When I was a puppy, I was a writer/producer/director of television commercials. Yes - I confess, I was part of the problem. But it all seemed a little easier back then — more docile and less vitriolic and spiteful. OK, you’re right, maybe not. But there were only three TV channels back then and no one really cared until the first week of November anyway.

Now, we are about to embark on one of the most offensive and intensive midterms media blitzes in American history. Why?

Because “they“ can. It’s obscene the amount of money that will be spent on both sides to tell people what they already know and to vote for candidates they’re already committed to. Everyday folks could use that money. Hey?!

This will be a midterm for the ages. Blue-wave? Red-wave? Guess what? No one really knows. Take that and wave all the way to the bank.

I want to look at the bigger prize.

Enter the 2020 Presidential campaign, already on full throttle.

The 2020 election looms biggest of all-time because of the immense personality of the incumbent and the Kamikaze democratic candidates all waiting in line to divebomb the USS POTUS.

I have to start with Elizabeth Warren. I know her best. She is the current senator of my home state where I did all my TV commercials.

I’ve been watching her maneuver her campaign buttons past her own upcoming 2018 election as senator looking forward only to being coronated as the “Big Kahuna” in 2020.

Don’t get me wrong, I am not necessarily against any single candidate vying to get leverage in any campaign - Especially the 2020 presidential campaign.

But, I totally distrust this person.

“Pocahontas” is the moniker the POTUS bestowed upon her. And it is a major undercurrent in Massachusetts politics as I write this.

They won’t let her off the hook.

It will be interesting to watch those first commercials made against Warren. And it’s of her own making. Elizabeth Warren has left herself wide open to attack due to her erroneous claim that her “high-cheekbones” were verification of her being of Native American lineage. Her cheekbone assertion was a major factor in getting her job lecturing as a “minority” status at Harvard University. Donald Trump wants to bring a DNA test strip to their first debate — if there is one. True.

I told you this was going to be fun to watch.

This, of course, will all become fodder for some major outlandish commercials from the Trump camp as well. Senator Warren denies applying for minority status and openly disputes she leveraged her claim to be Native American.

She says that she was misinterpreted or that the claim was never openly advanced by her.

But I have an inside scoop. How?

Because I was there, living on Martha’s Vineyard when it all went down.

Elizabeth Warren’s Achilles heel? Her Indian pudding.

What happened? Elizabeth Warren participated in one of the Native American Festival’s in Mashpee, Massachusetts, a Wampanoag Indian settlement.

The native tribe of Cape Cod was conducting a Heritage Day Festival, replete with a tribal drum, a wonderful observance, cultural arts and crafts, Native American design, and appropriately enough - storytelling. Elizabeth Warren, took it upon herself during this festival of the Wampanoag Tribe, to submit — I kid you not — a recipe for “Indian Pudding” for Heritage Day and their “Pow Wow Chow” cookbook. She claimed her Indian pudding to be from “an old family recipe.”
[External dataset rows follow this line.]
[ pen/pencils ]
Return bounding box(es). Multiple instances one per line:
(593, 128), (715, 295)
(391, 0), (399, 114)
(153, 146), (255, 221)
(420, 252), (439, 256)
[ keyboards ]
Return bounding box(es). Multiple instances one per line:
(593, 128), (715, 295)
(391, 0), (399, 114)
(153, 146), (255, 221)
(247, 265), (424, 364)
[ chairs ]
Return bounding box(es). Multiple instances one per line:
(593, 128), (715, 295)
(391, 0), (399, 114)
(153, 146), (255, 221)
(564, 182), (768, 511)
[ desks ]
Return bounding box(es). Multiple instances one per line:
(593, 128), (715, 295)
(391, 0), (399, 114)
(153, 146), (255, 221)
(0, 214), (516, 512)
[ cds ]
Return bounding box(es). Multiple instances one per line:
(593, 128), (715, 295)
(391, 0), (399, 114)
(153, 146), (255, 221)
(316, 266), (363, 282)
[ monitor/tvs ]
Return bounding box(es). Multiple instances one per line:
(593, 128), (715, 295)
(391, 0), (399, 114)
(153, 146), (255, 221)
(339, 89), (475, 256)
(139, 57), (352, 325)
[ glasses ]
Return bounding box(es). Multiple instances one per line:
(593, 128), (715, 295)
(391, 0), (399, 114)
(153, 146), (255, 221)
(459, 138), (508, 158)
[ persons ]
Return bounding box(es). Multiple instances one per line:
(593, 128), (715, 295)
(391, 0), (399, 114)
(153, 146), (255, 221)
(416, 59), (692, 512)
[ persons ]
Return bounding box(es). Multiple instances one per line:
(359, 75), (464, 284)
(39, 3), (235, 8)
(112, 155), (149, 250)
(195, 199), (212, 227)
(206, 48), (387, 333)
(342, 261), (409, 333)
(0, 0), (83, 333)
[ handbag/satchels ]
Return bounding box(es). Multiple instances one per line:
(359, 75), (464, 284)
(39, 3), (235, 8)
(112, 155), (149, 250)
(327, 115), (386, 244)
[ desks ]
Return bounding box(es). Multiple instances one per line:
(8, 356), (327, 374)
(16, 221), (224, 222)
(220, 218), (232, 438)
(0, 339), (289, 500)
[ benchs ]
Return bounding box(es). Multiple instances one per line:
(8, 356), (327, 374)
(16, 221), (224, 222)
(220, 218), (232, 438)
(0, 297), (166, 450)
Later, a Boston paper revealed that the pudding was a plagiarized version of at least four other recipes. That revelation burns me up as a writer. The TV commercial implications are endless. Even tribal leaders around the country are circling the wagons against her (bad metaphor, I know.) If we are to survive the commercials of both the 2018 and the 2020 elections, we need to stick to the simple truth and hold the phony Indian pudding.

Will it happen? Not on your life.

As for Senator Liawatha? I suggest everyone just try out her recipe in “Pow Wow Chow” for “Indian pudding” And judge for yourself if it’s authentic — or not.

Columnist-at-large Pisano is a writer, thinker and Ford Plantation resident.